Exercise instructions -
1. Return the full forum thread about Nikon's show stacking photos, word for word.
2. In the spatial relation entries, switch "area rug" to "floor rug" in the lines from the one containing "How large a gap" through the end of the entries, inclusive. Give back only those lines, with everything else unchanged.

Selected extract -
======
# Nikon 7.5 mos



## Liesje (Mar 4, 2007)

Nik's going on 8 months and we did a bit of practice stacking for the show. What do you think? Will he still change a lot as he matures? To me he looks like a giant puppy! 

I'm not sure which stack is the best, so here's a few to pick from, you tell me. 



























Last month









Head from the front


















And this is the closest to a moving shot I've ever got, but still not taken quite at the right moment


----------



## Doc (Jan 13, 2009)

He's a head turner Lies! Looks like he will fill out nicely. Is that a flying trot I see? LOL


----------



## Sashmom (Jun 5, 2002)

I love pic #6, such an expressive face


----------



## emjworks05 (May 30, 2008)

I think Nikon is GORGEOUS!!


----------



## Xeph (Jun 19, 2005)

Second stack is much better than the first. The first takes away all his angles and he's overstretched. He's looking pretty good


----------



## mjbgsd (Jun 29, 2004)

I like the third stacked one but I also like the "last month" photo too. He's handsome.


----------



## lhczth (Apr 5, 2000)

He has a beautiful face. I like him.

The third photo shows his topline the best, but not his shoulder. He is rocked back a bit.
======
Spatial relation data
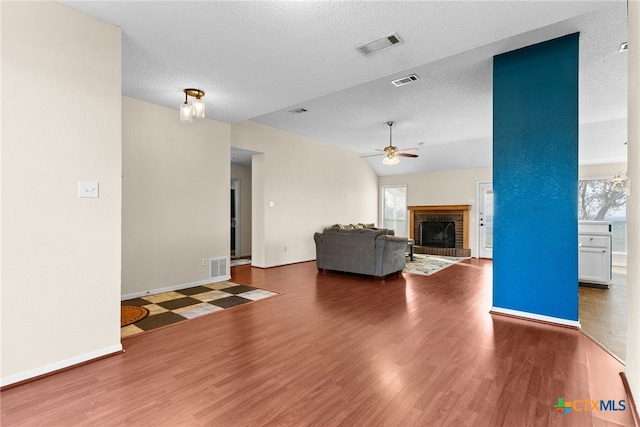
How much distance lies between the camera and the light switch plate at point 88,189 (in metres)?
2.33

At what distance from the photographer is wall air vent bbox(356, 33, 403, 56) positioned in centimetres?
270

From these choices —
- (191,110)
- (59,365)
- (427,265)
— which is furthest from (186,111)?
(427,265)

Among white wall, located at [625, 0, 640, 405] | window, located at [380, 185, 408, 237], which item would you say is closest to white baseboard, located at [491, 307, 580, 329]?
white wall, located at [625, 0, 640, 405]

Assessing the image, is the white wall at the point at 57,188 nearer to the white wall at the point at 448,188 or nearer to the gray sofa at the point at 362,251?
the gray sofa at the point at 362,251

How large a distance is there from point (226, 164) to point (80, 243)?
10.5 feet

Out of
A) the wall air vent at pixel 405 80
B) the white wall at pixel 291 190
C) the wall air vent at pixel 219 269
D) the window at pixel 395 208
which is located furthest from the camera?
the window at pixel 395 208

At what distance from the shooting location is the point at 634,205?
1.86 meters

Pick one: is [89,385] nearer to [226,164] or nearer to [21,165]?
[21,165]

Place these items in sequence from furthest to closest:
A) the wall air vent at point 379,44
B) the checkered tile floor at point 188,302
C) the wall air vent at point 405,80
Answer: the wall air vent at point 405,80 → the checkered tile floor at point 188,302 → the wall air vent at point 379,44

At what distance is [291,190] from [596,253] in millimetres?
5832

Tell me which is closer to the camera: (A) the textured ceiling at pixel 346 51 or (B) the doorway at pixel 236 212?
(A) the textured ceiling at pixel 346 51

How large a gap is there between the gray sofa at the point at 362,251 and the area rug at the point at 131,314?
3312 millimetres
======
Exercise answers -
1.
# Nikon 7.5 mos



## Liesje (Mar 4, 2007)

Nik's going on 8 months and we did a bit of practice stacking for the show. What do you think? Will he still change a lot as he matures? To me he looks like a giant puppy! 

I'm not sure which stack is the best, so here's a few to pick from, you tell me. 



























Last month









Head from the front


















And this is the closest to a moving shot I've ever got, but still not taken quite at the right moment


----------



## Doc (Jan 13, 2009)

He's a head turner Lies! Looks like he will fill out nicely. Is that a flying trot I see? LOL


----------



## Sashmom (Jun 5, 2002)

I love pic #6, such an expressive face


----------



## emjworks05 (May 30, 2008)

I think Nikon is GORGEOUS!!


----------



## Xeph (Jun 19, 2005)

Second stack is much better than the first. The first takes away all his angles and he's overstretched. He's looking pretty good


----------



## mjbgsd (Jun 29, 2004)

I like the third stacked one but I also like the "last month" photo too. He's handsome.


----------



## lhczth (Apr 5, 2000)

He has a beautiful face. I like him.

The third photo shows his topline the best, but not his shoulder. He is rocked back a bit.

2.
How large a gap is there between the gray sofa at the point at 362,251 and the floor rug at the point at 131,314?
3312 millimetres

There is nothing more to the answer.